Provided data =>
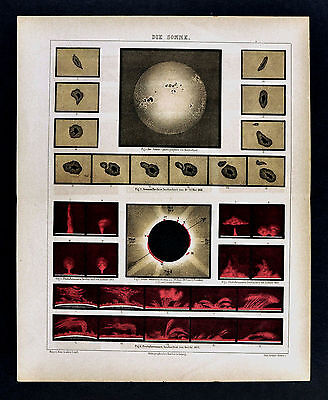 1875 Meyer Print - Sun Map - Total Eclipe of 1860 - Solar Flares & Sun Spots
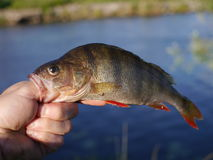 Big perch royalty free stock photo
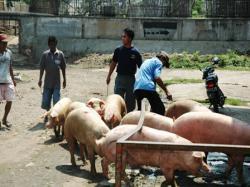 Foto Babi Di Potong Rumah Potong Babi Di Kapuk Akan Dibuat Modern Warta Kota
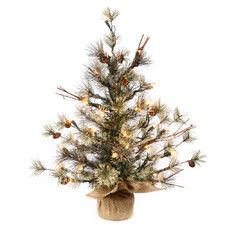Dakota 3' Pine with Burlap Base Artificial Christmas Tree with 70 Clear Light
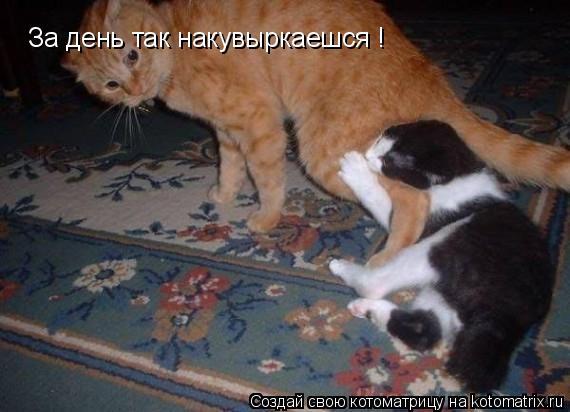 Котоматрица: За день так накувыркаешся ! Придёшь домой и ты ГРЫЗЕШЬ !!! Придёшь домой и ты ГРЫЗЕШЬ !!!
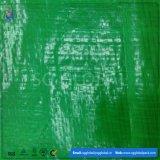 Grünes GROSSHANDELSPET beschichtete gesponnene Plane in Rolls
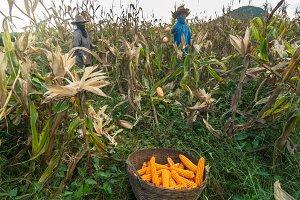 harvesting the corn
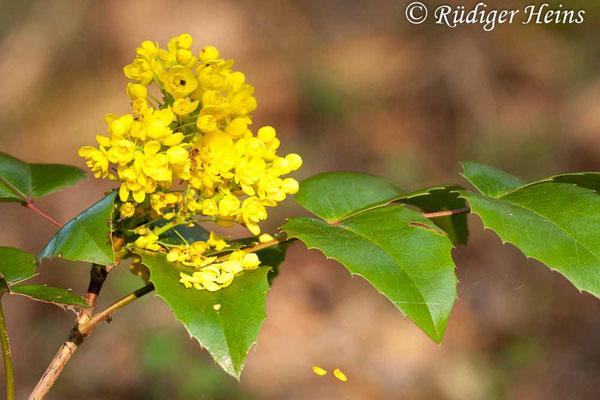 Mahonia aquifolium (Gewöhnliche Mahonie), 1.5.2010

What is needed =>
Starting at the first entry above and ending at the last, write everything out exactly except the pictures.

Response =>
 1875 Meyer Print - Sun Map - Total Eclipe of 1860 - Solar Flares & Sun Spots
 Big perch royalty free stock photo
 Foto Babi Di Potong Rumah Potong Babi Di Kapuk Akan Dibuat Modern Warta Kota
Dakota 3' Pine with Burlap Base Artificial Christmas Tree with 70 Clear Light
 Котоматрица: За день так накувыркаешся ! Придёшь домой и ты ГРЫЗЕШЬ !!! Придёшь домой и ты ГРЫЗЕШЬ !!!
 Grünes GROSSHANDELSPET beschichtete gesponnene Plane in Rolls
 harvesting the corn
 Mahonia aquifolium (Gewöhnliche Mahonie), 1.5.2010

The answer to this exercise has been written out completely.